• [Task requirements] Continue the ScenicProver summary, picking up right after its final sentence.

• [Extract to read]
ScenicProver: A Framework for Compositional Probabilistic Verification of Learning-Enabled Systems
Eric Vin, Kyle A. Miller, Inigo Incer, Sanjit A. Seshia, Daniel J. Fremont
TL;DR
The paper tackles the challenge of verifying learning-enabled CPS where black-box components interact with complex real-world environments, which makes monolithic formal proofs intractable. It proposes ScenicProver, a framework built on the Scenic probabilistic programming language that supports: (i) compositional system descriptions with clear component interfaces, (ii) assume-guarantee contracts expressed as $C=(\mathcal{A},\mathcal{G})$ in an extension of Linear Temporal Logic $LTLfMT$, (iii) evidence generation from testing, Lean 4 proofs, and external assumptions, (iv) contract-evidence combination via operators, and (v) automatic generation of assurance cases showing provenance. In a case study on autonomous emergency braking with sensor fusion, leveraging manufacturer guarantees for radar and laser sensors and testing under uncertain conditions yields stronger probabilistic guarantees than monolithic testing for the same computational budget. The work demonstrates improved verification efficiency and traceable, scalable assurance for LE-CPS, with potential to inform standards in automotive safety and related domains.

• [Given information]
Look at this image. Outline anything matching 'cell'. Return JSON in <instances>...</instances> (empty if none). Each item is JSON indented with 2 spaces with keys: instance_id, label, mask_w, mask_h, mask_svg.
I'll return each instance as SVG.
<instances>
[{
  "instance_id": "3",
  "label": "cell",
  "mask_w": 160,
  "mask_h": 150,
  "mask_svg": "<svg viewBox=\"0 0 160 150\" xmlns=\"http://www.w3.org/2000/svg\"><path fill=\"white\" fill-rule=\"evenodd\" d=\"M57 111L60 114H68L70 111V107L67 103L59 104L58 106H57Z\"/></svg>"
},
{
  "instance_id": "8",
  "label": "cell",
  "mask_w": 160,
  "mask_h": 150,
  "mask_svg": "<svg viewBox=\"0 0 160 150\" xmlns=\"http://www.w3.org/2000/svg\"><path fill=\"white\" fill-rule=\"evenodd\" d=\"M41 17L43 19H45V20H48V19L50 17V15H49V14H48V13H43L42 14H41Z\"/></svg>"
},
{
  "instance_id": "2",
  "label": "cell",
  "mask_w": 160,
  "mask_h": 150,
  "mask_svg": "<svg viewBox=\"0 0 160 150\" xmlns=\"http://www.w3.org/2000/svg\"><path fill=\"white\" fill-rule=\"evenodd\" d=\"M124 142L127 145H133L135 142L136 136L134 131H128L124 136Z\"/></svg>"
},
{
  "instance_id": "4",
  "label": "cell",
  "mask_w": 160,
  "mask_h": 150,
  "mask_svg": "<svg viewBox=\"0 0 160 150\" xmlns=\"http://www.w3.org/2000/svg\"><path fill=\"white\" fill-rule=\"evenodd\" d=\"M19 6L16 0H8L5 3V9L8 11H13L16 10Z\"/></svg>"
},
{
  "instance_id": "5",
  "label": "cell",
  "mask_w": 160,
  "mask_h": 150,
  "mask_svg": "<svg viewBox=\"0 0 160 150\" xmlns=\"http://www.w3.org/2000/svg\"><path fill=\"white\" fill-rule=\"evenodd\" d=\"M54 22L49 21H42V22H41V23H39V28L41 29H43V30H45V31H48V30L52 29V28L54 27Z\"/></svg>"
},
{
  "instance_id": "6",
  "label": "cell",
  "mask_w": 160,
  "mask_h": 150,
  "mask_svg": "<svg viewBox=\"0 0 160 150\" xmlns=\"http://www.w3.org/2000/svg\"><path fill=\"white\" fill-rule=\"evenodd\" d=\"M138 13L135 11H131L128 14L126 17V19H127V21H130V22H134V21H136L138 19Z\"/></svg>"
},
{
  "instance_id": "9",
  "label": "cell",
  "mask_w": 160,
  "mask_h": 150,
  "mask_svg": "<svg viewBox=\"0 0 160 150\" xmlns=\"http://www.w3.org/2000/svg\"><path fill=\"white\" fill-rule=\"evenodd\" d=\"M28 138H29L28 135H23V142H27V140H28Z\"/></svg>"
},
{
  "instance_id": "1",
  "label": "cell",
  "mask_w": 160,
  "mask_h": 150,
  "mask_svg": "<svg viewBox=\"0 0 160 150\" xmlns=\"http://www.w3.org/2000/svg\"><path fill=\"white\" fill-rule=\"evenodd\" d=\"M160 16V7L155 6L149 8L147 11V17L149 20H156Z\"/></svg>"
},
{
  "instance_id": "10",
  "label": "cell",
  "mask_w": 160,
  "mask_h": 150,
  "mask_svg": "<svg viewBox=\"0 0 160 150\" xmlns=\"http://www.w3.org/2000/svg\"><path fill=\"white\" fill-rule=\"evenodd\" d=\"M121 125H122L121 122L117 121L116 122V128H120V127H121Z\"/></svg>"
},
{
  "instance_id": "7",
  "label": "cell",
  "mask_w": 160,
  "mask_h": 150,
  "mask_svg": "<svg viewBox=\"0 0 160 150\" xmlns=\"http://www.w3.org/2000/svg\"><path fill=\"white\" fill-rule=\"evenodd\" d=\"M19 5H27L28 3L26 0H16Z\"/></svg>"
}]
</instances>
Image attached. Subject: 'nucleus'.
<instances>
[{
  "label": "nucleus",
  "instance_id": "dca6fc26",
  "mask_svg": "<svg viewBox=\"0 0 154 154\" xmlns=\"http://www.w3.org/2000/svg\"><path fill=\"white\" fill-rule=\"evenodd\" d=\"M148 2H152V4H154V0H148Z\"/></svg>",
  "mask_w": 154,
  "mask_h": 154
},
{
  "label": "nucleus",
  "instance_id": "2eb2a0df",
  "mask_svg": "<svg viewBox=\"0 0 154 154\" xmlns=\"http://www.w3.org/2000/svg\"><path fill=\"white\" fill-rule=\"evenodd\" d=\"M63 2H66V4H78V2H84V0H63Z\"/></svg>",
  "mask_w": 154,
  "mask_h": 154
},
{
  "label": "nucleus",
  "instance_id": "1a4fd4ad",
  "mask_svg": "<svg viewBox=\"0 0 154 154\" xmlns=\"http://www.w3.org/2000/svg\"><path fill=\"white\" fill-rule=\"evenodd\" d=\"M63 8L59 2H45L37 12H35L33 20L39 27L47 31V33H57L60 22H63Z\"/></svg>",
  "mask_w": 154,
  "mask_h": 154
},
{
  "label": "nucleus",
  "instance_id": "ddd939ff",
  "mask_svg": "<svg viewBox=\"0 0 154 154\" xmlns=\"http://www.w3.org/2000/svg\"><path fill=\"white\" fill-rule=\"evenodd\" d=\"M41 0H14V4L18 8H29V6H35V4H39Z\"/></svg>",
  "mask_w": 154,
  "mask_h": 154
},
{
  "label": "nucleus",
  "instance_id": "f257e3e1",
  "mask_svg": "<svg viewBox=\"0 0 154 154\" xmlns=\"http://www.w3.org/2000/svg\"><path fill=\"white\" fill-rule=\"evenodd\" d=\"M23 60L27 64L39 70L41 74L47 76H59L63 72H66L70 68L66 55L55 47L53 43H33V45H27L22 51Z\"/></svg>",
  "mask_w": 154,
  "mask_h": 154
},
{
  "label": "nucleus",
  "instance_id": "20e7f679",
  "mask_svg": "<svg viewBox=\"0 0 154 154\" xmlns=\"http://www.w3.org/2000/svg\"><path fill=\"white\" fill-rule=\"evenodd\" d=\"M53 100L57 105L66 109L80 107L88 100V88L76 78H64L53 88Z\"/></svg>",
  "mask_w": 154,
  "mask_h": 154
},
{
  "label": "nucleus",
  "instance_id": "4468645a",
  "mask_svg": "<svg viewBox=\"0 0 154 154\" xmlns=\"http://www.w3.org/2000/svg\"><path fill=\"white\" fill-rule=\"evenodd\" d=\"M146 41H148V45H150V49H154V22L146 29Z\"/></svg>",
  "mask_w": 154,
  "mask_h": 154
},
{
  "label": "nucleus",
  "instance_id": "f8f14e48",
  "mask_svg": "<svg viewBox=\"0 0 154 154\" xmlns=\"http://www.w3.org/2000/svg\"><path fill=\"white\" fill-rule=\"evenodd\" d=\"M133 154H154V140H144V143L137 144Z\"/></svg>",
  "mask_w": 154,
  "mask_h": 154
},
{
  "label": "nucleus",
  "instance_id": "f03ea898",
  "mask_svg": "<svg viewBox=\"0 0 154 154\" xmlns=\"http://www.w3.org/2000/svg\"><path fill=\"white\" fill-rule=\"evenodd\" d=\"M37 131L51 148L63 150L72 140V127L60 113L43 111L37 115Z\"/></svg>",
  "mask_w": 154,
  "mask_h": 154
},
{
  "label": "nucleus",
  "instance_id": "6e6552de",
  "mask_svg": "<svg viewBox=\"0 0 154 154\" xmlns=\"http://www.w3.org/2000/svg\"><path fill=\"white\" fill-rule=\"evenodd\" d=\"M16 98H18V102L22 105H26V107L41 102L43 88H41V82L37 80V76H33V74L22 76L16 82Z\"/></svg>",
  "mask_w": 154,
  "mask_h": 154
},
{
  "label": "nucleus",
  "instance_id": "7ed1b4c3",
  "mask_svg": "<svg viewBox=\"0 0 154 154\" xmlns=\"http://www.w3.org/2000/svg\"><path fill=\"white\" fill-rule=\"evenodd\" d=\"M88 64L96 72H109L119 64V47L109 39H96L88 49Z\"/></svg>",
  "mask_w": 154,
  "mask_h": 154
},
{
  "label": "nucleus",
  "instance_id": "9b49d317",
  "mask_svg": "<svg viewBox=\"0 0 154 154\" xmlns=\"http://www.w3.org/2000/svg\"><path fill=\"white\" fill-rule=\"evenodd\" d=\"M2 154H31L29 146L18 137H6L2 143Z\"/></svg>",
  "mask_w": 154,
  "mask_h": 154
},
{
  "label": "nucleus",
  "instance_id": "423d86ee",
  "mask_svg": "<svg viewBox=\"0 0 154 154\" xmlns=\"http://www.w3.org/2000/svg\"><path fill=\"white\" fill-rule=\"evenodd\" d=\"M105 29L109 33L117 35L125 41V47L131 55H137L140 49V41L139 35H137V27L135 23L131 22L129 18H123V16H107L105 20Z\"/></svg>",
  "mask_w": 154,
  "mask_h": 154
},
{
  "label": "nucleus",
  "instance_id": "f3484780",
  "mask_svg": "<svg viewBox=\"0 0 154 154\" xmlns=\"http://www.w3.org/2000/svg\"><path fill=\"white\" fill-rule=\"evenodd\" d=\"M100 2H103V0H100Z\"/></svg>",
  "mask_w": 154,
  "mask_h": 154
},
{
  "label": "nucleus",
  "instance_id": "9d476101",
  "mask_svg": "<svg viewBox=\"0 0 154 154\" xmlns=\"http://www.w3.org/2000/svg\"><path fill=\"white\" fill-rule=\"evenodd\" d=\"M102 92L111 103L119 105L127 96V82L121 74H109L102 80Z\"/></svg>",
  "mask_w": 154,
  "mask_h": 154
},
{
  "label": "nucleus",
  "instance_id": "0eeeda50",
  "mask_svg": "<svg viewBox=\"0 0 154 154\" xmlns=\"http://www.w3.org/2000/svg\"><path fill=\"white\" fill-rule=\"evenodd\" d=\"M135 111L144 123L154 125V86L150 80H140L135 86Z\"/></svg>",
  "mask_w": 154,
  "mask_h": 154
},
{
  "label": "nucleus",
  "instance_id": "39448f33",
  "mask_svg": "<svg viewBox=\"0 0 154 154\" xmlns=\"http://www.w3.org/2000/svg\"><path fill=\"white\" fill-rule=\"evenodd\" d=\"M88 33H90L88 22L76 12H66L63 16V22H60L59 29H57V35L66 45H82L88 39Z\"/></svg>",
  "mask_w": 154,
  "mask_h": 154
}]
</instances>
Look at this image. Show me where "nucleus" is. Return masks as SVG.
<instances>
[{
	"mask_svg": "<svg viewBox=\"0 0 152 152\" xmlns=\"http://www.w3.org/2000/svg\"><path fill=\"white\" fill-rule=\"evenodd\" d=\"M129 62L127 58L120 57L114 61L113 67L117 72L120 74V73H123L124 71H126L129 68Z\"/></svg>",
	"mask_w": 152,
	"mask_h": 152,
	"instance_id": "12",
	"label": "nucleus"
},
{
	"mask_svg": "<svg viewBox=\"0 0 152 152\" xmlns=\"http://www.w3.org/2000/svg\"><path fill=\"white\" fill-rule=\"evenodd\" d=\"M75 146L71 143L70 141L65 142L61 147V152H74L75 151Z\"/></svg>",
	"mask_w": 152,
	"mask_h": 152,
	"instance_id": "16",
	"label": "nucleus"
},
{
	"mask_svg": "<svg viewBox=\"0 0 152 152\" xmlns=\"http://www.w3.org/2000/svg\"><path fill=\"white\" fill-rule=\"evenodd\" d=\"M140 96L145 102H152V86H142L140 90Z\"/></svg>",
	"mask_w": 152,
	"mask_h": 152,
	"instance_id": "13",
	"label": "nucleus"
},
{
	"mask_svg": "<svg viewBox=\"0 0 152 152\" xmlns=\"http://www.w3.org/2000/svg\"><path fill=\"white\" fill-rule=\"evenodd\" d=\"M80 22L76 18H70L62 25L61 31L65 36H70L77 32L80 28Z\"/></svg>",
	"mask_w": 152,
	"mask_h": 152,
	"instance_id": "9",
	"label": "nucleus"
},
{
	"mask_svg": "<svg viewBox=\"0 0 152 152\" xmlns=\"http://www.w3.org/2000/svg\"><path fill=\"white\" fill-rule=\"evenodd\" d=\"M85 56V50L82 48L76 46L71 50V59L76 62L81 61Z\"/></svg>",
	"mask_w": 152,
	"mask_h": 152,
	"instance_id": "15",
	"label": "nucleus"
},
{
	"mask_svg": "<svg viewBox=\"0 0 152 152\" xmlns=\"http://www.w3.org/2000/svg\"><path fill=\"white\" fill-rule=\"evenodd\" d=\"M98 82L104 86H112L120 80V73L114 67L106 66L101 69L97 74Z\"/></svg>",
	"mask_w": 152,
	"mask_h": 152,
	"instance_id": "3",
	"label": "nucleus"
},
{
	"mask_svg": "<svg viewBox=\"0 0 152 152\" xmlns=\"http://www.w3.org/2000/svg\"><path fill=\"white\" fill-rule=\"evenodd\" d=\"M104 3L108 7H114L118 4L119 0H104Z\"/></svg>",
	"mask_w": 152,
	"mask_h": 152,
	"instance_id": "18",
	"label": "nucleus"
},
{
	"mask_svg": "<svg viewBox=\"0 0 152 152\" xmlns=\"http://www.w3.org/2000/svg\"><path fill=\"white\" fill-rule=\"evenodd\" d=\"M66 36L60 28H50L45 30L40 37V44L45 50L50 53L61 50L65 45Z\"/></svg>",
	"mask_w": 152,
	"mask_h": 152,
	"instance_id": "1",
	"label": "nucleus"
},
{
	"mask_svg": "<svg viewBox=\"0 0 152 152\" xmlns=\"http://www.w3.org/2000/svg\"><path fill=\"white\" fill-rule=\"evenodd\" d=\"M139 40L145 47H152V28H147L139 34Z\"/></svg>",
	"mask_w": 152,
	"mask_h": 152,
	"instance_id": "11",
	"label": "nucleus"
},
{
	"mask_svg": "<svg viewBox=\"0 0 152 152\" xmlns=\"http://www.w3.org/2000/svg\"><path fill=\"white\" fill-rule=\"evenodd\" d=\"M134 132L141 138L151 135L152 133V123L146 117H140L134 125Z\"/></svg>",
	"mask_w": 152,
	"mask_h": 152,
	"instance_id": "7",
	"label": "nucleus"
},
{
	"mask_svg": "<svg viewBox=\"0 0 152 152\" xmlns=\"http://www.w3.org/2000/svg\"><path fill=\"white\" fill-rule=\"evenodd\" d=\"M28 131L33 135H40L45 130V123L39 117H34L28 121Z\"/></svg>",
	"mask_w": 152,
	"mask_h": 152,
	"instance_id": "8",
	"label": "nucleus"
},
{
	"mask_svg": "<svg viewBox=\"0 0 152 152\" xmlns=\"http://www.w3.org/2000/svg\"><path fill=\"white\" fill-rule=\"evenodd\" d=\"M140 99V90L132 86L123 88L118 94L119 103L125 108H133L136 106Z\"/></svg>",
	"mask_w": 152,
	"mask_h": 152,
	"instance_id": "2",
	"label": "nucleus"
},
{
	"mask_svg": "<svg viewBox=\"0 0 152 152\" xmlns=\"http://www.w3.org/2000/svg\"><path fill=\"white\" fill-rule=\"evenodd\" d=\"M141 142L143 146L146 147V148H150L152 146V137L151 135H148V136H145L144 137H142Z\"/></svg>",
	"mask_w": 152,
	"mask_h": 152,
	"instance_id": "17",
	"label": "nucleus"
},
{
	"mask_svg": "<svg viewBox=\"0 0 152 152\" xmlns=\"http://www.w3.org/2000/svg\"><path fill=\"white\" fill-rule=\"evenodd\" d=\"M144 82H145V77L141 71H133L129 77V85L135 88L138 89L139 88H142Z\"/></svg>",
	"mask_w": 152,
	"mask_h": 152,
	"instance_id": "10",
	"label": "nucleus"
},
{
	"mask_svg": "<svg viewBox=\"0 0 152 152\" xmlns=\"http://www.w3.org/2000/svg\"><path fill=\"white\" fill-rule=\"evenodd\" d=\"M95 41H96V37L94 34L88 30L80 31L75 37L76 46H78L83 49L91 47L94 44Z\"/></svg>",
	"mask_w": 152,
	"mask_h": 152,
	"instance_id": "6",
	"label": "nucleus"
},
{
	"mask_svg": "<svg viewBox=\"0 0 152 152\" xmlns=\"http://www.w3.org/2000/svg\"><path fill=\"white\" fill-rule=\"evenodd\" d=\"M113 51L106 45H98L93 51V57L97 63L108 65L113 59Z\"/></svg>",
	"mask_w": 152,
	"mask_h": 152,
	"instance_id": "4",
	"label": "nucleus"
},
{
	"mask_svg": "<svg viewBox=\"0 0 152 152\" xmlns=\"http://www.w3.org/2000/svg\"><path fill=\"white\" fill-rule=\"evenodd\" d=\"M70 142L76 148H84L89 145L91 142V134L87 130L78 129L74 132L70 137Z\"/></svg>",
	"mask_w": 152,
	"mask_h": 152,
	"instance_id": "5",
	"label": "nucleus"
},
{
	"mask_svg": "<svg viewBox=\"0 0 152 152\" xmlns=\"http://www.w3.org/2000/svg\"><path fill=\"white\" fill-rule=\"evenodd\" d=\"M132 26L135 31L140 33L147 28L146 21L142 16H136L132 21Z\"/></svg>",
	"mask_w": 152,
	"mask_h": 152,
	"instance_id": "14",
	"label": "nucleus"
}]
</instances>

• [Response to the exercise]
Abstract
Full verification of learning-enabled cyber-physical systems (CPS) has long been intractable due to challenges including black-box components and complex real-world environments. Existing tools either provide formal guarantees for limited types of systems or test the system as a monolith, but no general framework exists for compositional analysis of learning-enabled CPS using varied verification techniques over complex real-world environments. This paper introduces ScenicProver, a verification framework that aims to fill this gap. Built upon the Scenic probabilistic programming language, the framework supports: (1) compositional system description with clear component interfaces, ranging from interpretable code to black boxes; (2) assume-guarantee contracts over those components using an extension of Linear Temporal Logic containing arbitrary Scenic expressions; (3) evidence generation through testing, formal proofs via Lean 4 integration, and importing external assumptions; (4) systematic combination of generated evidence using contract operators; and (5) automatic generation of assurance cases tracking the provenance of system-level guarantees. We demonstrate the framework's effectiveness through a case study on an autonomous vehicle's automatic emergency braking system with sensor fusion. By leveraging manufacturer guarantees for radar and laser sensors and focusing testing efforts on uncertain conditions, our approach enables stronger probabilistic guarantees than monolithic testing with the same computational budget.